*PAGINAFRAGMENT*
== == ==

Roadtrip Benelli TRK502X
Onze uitvalsbasis voor de finale van de jaarlijkse Alpenmasters-test dit jaar: Pozza di Fassa, in de Italiaanse Dolomieten. Voor de reis er naartoe werd de Benelli TRK502X aangetrapt, de lichte zware allroad die we in onze langeduurteststal hebben staan. Met een A2-conforme 48 pk breek je weliswaar geen snelheidsrecords, maar dat wil niet zeggen dat je er geen duizend kilometer op een dag mee kunt rijden. Toch?
Doordat allroads of adventure-motoren zo populair zijn geworden als reismotoren, zijn ze ook steeds luxer, groter en sneller geworden. En duurder. Vaak véél duurder zelfs, tot dik over de 25.000 euro. Enter de Benelli TRK502X voor 8.099 euro. Een bescheiden 500cc-paralleltwin met 48 pk, maar dan wel in volwassen formaat. Zowel op het oog als wanneer je erop gaat zitten, denk je met minstens een 800 te maken te hebben. Dat is zowel een voordeel als een nadeel. Door zijn formaat en ruime zit is het een prima reismotor, maar door datzelfde formaat en het stevige gewicht (liefst 235 kilo rijklaar, ongeveer hetzelfde als de KTM 1190’s en 1290’s) is hij logischerwijs niet bloedsnel.
Hoe leuk het ook is om als een kanonskogel te accelereren en af en toe dik over de 200 te rijden op de Duitse Autobahn; voor de gangbare kruissnelheden van zo’n 130-140 kilometer per uur heb je ook aan 48 pk genoeg. Wat voor mij wel een beletsel was: de ongelukkige vorm van het stuur. Het is vrij smal en staat relatief ver weg, met de uiteinden vervolgens teveel naar je toe gekromd. Het voelt onnatuurlijk en op m’n eerste wat langere rit op de TRK kreeg ik na verloop van tijd zelfs last van m’n schouders. Aangezien we nog geen passend ander stuur hadden, hebben we met behulp van een bankschroef en een flink stuk stalen pijp de stuuruiteinden iets uitgebogen, zodat er een wat rechter stuur ontstond. Vervolgens kon het in de stuurklemmen een stukje meer naar de rijder toe worden gekanteld, waardoor het stuur nu aanzienlijk fijner in de hand ligt. Het gevolg is wel dat de gefixeerde schakelaar-units nu ietwat achterover liggen, maar rem- en koppelingshendel kunnen gelukkig voldoende worden versteld om in de juiste stand te staan.

== == ==

*Een blok gegevens*
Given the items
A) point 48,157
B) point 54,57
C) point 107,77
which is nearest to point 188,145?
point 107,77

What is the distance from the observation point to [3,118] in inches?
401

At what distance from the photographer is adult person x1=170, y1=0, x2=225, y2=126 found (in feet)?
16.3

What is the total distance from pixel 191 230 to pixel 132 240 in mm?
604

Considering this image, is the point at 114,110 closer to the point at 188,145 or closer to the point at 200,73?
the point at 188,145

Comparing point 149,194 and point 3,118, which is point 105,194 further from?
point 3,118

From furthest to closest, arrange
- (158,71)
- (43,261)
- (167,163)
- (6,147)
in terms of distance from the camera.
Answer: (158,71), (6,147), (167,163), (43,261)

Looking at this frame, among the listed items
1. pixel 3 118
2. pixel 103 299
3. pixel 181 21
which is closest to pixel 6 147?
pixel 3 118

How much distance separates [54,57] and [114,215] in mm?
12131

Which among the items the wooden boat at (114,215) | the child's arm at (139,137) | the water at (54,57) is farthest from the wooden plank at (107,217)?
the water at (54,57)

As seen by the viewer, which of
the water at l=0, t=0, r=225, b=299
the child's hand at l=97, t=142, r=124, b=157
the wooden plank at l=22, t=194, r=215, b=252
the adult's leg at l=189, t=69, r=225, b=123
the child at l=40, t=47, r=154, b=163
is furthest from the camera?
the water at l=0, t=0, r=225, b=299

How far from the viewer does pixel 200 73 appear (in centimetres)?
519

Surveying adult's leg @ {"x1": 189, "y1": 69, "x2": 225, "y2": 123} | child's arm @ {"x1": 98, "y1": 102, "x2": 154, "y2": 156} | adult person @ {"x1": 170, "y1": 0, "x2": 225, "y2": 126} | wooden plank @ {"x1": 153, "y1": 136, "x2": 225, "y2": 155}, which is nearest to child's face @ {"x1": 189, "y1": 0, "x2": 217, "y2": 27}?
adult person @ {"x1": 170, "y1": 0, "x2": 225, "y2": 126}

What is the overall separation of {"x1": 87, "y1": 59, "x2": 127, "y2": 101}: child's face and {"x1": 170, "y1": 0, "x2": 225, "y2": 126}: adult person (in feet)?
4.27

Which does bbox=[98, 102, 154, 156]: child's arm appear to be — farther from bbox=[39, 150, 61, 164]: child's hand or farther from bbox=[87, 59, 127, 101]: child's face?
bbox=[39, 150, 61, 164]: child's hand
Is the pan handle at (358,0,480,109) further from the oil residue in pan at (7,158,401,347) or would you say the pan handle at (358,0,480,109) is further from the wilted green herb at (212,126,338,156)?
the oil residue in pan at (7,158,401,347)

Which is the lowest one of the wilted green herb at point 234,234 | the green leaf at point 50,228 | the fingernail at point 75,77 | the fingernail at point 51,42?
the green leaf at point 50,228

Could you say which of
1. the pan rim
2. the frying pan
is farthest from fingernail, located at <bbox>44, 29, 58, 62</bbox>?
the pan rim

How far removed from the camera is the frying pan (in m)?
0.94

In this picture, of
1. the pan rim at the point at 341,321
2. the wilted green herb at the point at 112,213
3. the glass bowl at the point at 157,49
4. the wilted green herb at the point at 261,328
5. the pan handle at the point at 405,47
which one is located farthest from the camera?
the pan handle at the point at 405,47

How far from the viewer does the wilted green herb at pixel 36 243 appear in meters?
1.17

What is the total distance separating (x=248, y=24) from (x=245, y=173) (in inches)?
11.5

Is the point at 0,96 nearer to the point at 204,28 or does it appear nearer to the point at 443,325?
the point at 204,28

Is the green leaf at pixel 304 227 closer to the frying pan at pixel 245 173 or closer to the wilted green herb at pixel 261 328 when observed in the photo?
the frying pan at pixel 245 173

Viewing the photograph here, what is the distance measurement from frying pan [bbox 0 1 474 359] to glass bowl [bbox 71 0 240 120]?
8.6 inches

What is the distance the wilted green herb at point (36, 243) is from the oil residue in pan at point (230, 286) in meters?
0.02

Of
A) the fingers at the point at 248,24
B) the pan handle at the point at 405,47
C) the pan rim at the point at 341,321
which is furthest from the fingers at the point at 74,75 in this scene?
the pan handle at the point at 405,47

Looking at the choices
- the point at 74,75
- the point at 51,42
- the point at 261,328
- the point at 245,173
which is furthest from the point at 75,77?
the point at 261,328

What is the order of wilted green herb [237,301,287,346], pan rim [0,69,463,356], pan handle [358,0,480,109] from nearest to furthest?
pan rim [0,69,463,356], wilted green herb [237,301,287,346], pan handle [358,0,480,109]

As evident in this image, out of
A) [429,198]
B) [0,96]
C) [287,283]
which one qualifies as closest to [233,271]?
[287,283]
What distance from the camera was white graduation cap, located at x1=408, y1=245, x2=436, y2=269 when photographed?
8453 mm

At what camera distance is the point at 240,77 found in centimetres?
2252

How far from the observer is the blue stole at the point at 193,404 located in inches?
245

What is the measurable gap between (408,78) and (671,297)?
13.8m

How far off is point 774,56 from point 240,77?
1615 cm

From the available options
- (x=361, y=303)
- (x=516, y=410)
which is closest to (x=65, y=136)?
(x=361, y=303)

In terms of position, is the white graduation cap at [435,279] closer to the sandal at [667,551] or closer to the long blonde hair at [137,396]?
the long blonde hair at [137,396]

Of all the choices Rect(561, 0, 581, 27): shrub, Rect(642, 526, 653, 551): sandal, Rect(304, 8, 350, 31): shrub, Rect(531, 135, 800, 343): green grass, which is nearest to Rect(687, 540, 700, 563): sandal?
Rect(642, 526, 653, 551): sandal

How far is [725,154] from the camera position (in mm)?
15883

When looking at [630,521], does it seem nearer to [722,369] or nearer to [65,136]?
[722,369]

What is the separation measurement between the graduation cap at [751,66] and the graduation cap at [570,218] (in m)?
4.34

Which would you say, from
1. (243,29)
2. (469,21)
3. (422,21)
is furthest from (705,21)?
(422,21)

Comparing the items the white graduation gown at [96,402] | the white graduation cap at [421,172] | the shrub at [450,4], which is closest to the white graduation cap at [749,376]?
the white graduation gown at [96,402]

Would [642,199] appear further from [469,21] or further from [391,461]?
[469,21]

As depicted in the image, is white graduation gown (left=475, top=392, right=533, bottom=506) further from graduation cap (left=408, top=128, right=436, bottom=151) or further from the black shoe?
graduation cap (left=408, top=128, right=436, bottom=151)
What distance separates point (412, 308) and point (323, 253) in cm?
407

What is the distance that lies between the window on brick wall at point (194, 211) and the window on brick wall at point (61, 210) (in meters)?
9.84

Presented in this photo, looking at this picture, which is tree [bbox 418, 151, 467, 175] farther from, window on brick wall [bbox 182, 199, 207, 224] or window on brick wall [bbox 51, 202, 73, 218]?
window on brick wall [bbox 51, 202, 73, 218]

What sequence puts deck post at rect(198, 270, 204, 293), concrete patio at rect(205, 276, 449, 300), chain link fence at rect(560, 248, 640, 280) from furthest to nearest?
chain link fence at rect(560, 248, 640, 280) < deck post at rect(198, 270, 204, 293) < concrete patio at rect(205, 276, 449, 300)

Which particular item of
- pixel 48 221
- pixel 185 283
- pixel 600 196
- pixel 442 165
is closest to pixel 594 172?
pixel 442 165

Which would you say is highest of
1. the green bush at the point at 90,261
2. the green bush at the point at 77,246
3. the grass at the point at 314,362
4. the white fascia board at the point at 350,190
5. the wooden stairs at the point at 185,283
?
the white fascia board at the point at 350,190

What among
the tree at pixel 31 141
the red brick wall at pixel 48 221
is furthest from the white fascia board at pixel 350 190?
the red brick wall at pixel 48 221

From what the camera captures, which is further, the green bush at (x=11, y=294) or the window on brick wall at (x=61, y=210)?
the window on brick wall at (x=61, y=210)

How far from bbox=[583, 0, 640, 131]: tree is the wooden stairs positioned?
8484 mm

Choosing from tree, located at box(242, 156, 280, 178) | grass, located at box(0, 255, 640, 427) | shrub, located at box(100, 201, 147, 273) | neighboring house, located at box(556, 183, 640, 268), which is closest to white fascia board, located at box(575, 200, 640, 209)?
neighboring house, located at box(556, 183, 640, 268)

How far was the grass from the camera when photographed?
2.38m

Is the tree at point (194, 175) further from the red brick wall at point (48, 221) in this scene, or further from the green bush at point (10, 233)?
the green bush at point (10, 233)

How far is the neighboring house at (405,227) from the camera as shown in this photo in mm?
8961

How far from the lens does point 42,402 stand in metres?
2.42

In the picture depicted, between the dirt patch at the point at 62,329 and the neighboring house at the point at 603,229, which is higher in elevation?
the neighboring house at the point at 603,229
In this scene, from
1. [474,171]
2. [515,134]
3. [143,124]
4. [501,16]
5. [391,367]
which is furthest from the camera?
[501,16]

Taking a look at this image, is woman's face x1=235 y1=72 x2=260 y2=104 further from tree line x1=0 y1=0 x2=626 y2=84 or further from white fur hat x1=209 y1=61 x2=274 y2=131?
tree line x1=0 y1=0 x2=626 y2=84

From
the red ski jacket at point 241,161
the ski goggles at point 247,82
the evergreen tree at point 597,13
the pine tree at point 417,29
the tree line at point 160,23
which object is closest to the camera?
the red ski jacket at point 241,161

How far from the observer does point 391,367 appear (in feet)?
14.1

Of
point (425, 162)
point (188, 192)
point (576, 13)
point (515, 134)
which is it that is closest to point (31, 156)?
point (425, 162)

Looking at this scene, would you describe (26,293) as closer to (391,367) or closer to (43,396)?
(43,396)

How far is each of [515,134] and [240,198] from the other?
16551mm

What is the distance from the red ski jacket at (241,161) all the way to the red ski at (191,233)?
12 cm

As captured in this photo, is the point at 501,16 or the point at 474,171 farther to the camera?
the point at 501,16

== == ==

*WERKINSTRUCTIES*
A - Druk de rijen letterlijk af, van de regel met "In the picture" tot en met de laatste rij.
B - Ga door met het artikel over de Benelli TRK502X, vanaf de laatste zin die er staat.
De rijen hebben niets te maken met het artikel over de Benelli TRK502X.

*ANTWOORDEN PER OPDRACHT*
A -
In the picture depicted, between the dirt patch at the point at 62,329 and the neighboring house at the point at 603,229, which is higher in elevation?
the neighboring house at the point at 603,229
In this scene, from
1. [474,171]
2. [515,134]
3. [143,124]
4. [501,16]
5. [391,367]
which is furthest from the camera?
[501,16]

Taking a look at this image, is woman's face x1=235 y1=72 x2=260 y2=104 further from tree line x1=0 y1=0 x2=626 y2=84 or further from white fur hat x1=209 y1=61 x2=274 y2=131?
tree line x1=0 y1=0 x2=626 y2=84

From
the red ski jacket at point 241,161
the ski goggles at point 247,82
the evergreen tree at point 597,13
the pine tree at point 417,29
the tree line at point 160,23
which object is closest to the camera?
the red ski jacket at point 241,161

How far from the observer does point 391,367 appear (in feet)?
14.1

Of
point (425, 162)
point (188, 192)
point (576, 13)
point (515, 134)
which is it that is closest to point (31, 156)?
point (425, 162)

Looking at this scene, would you describe (26,293) as closer to (391,367) or closer to (43,396)?
(43,396)

How far is each of [515,134] and [240,198] from the other?
16551mm

What is the distance from the red ski jacket at (241,161) all the way to the red ski at (191,233)?
12 cm

As captured in this photo, is the point at 501,16 or the point at 474,171 farther to the camera?
the point at 501,16

B -
Een andere aanpassing die we graag zouden doen, is een langere eindoverbrenging door middel van een kleiner achtertandwiel of groter voortandwiel. De gearing is nu erg kort, wat wel relatief veel trekkracht oplevert in de hoogste versnelling, maar dat is geen wezenlijk voordeel. Je kunt dat immers ook krijgen door bij behoefte terug te schakelen naar vijf. Nu zoek je op de snelweg aanvankelijk steeds naar een zevende versnelling. Het soepele blok zou een langere gearing makkelijk trekken en dat zou zowel meer rust als een lager verbruik opleveren. Helaas blijken de tandwielen geen standaardmaat, dus dat gaat niet lukken voor mijn rit naar de Alpenmasters-finale.
Wel gemonteerd zijn de flinke Givi-topkoffer uit het accessoiregamma en een TomTom Rider-navigatiesysteem. Welkome zaken voor een vierdaagse rit waarop ik gezien de weersvooruitzichten in de Dolomieten zowel regenkleding als warme kleren voor ’s avonds nodig kan gaan hebben, en een deel van de route zal voeren over de veelal ondoorgrondelijk bewegwijzerde Italiaanse binnenwegen.
Nou is een topkoffer niet ideaal voor de gewichtsverdeling en windgevoeligheid, maar wel voor het smal houden van de motor en gebruiksgemak. Met wat extra spullen in een rugzak heb ik samen met de topkoffer alle bergruimte die ik nodig heb, ook voor een paar normale schoenen, extra handschoenen, een bus kettingspray en wat gereedschap. Gereedschap? Ja, om precies te zijn een zware half-inch ratel met dop, een grote en twee kleinere steeksleutels en een setje inbussleutels. Dat laatste om onderweg de stand van het stuur nog iets te kunnen finetunen, de rest is voor het spannen van de ketting. Voor vertrek valt de roestige en slap hangende ketting me namelijk op. De TRK heeft pas 8.500 kilometer gelopen, dus eigenlijk zou de ketting (zeker gezien de vriendelijke 48 pk) in prima staat moeten zijn, maar de kwaliteit blijkt nog niet op Japans of Europees niveau. De motor wordt volledig in China gebouwd, ook allerlei componenten als vering en remmen. Ik span de ketting, controleer op ‘strakke punten’ die duiden op incidenteel sterk versleten schakels (die zijn er gelukkig niet) en smeer hem royaal, maar ik hou er rekening mee dat dat spannen onderweg nog wel een keer zal moeten gebeuren. Gelukkig heeft de TRK standaard een middenbok.
Een paar avonden voorafgaand aan de Dolomietenreis pomp ik de wat zacht geworden banden (Metzeler Tourance, niet het nieuwste type maar wel een degelijke allroadband) op naar 2,3/2,6 bar voor/achter, waarmee de wat looiig geworden TRK weer prettig stuurt; behoorlijk licht en grotendeels neutraal, alleen bij grote hellingshoek lijkt hij nog ietsje door te willen vallen. Met volle koffer blijkt het zowaar beter, zodat ik niet aan de slag hoef met de lastig bereikbare dubbele wartel van de veervoorspanning achter.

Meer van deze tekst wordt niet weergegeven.